[Start of section]

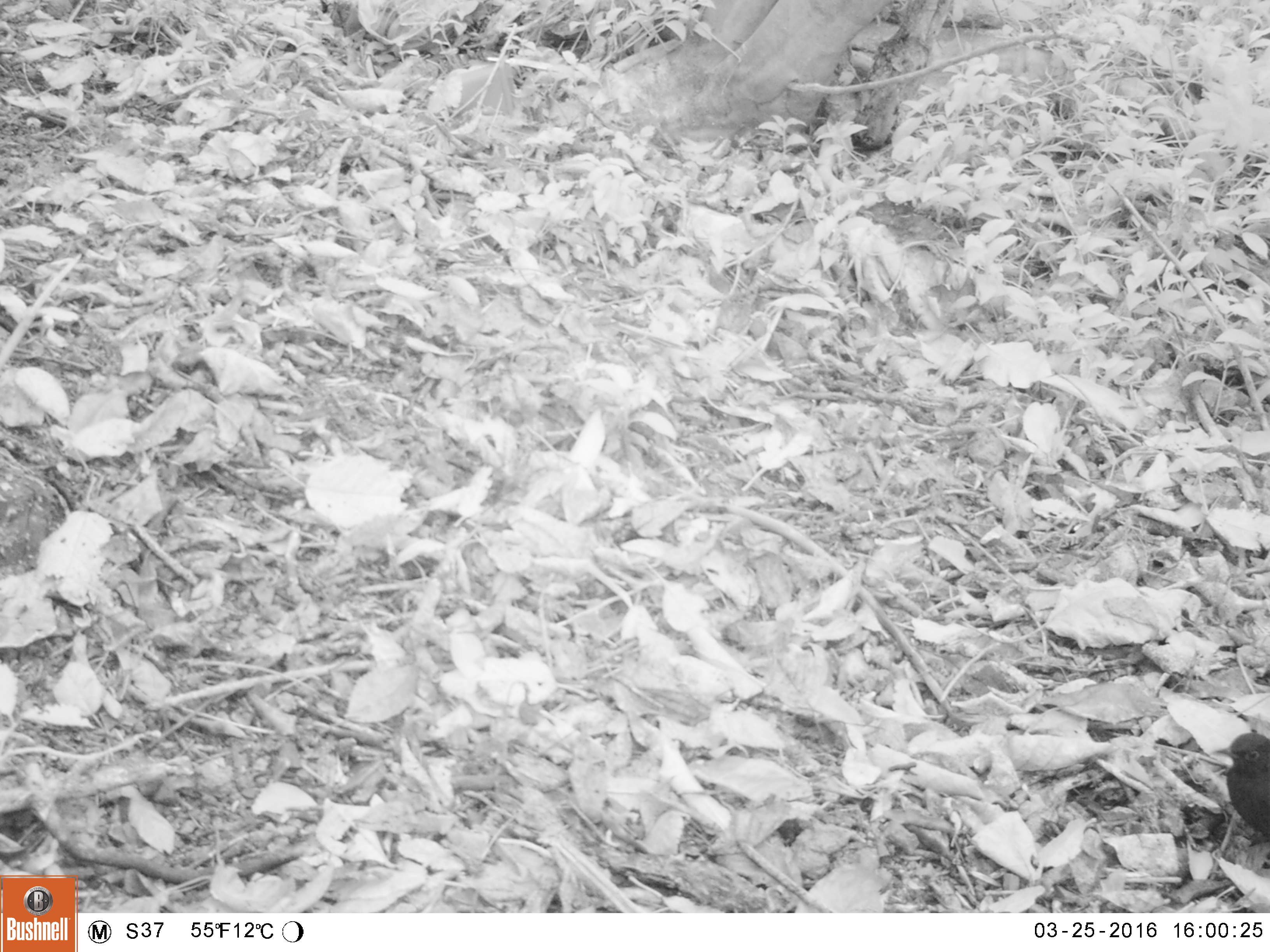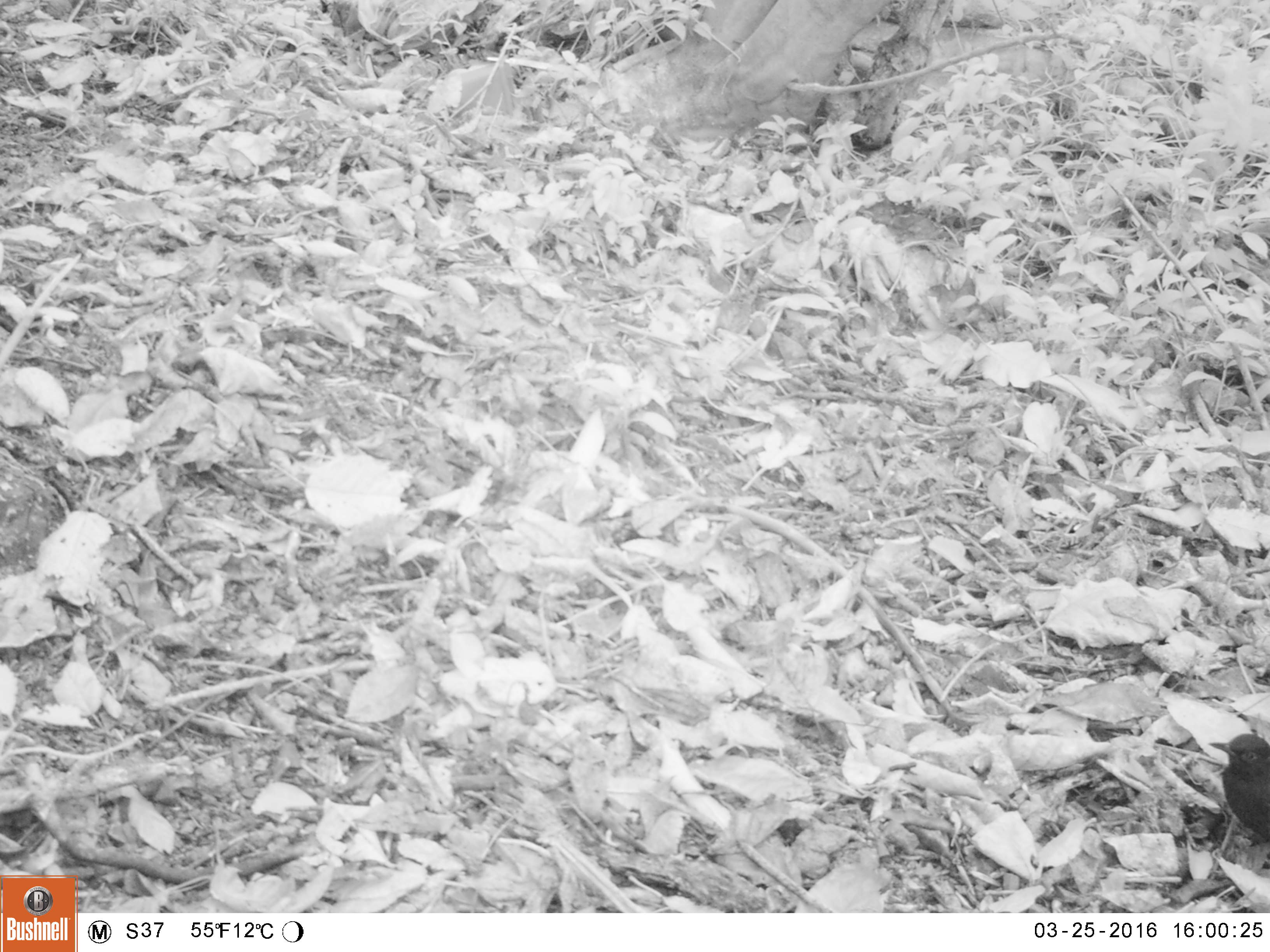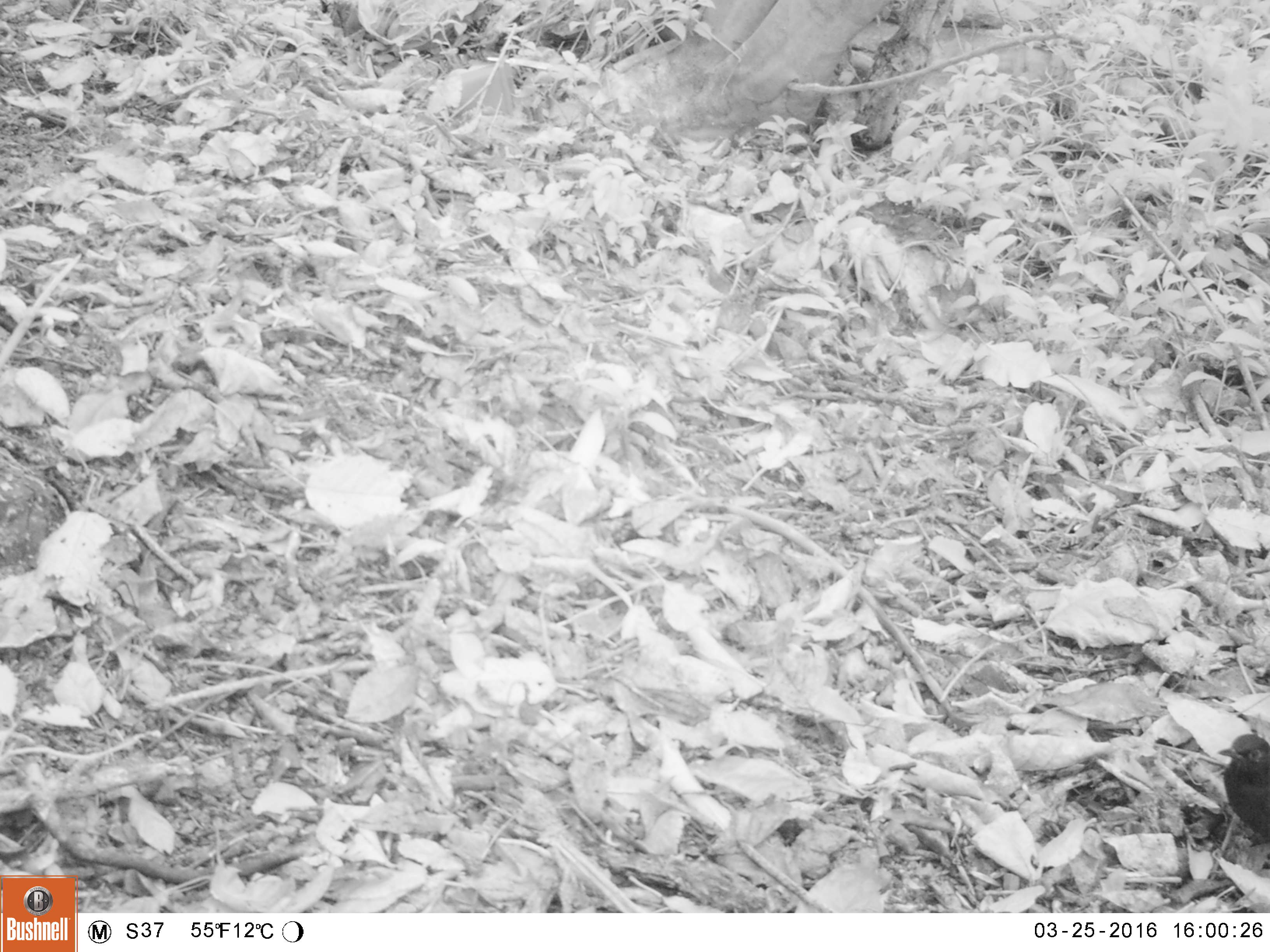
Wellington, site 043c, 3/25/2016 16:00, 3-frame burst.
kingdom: Animalia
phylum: Chordata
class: Aves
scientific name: Aves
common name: bird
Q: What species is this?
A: Bird (Aves).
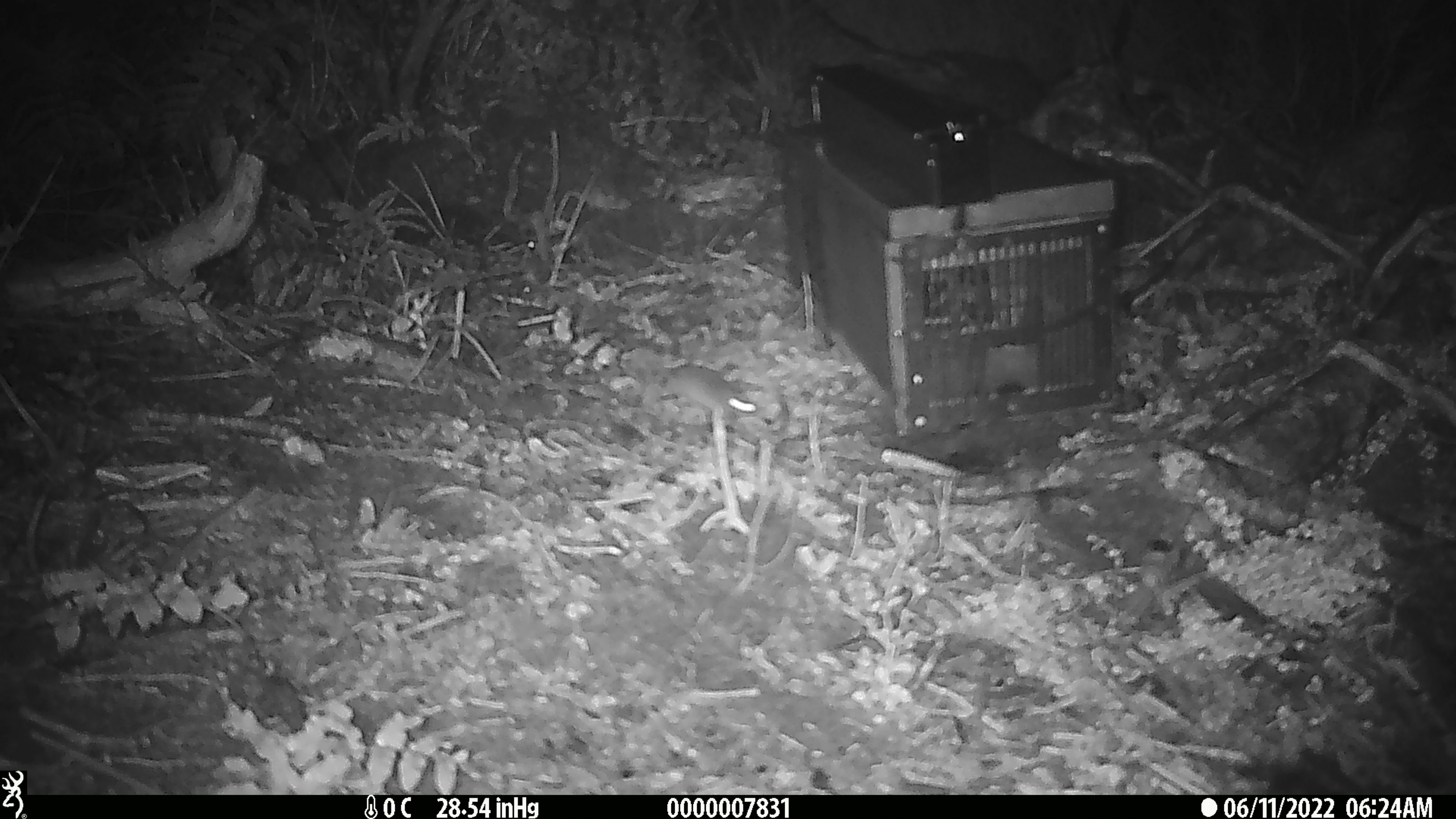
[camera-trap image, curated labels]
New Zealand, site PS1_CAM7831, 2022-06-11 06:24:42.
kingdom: Animalia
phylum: Chordata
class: Mammalia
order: Rodentia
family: Muridae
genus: Mus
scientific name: Mus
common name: mouse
Mouse (Mus).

[End of section]

WORK REQUEST: Without any pictures, reproduce exactly the lines from the line that contains "common name: bird" to the end of the entries above, both ends included.

TASK SOLUTION:
common name: bird
Q: What species is this?
A: Bird (Aves).
[camera-trap image, curated labels]
New Zealand, site PS1_CAM7831, 2022-06-11 06:24:42.
kingdom: Animalia
phylum: Chordata
class: Mammalia
order: Rodentia
family: Muridae
genus: Mus
scientific name: Mus
common name: mouse
Mouse (Mus).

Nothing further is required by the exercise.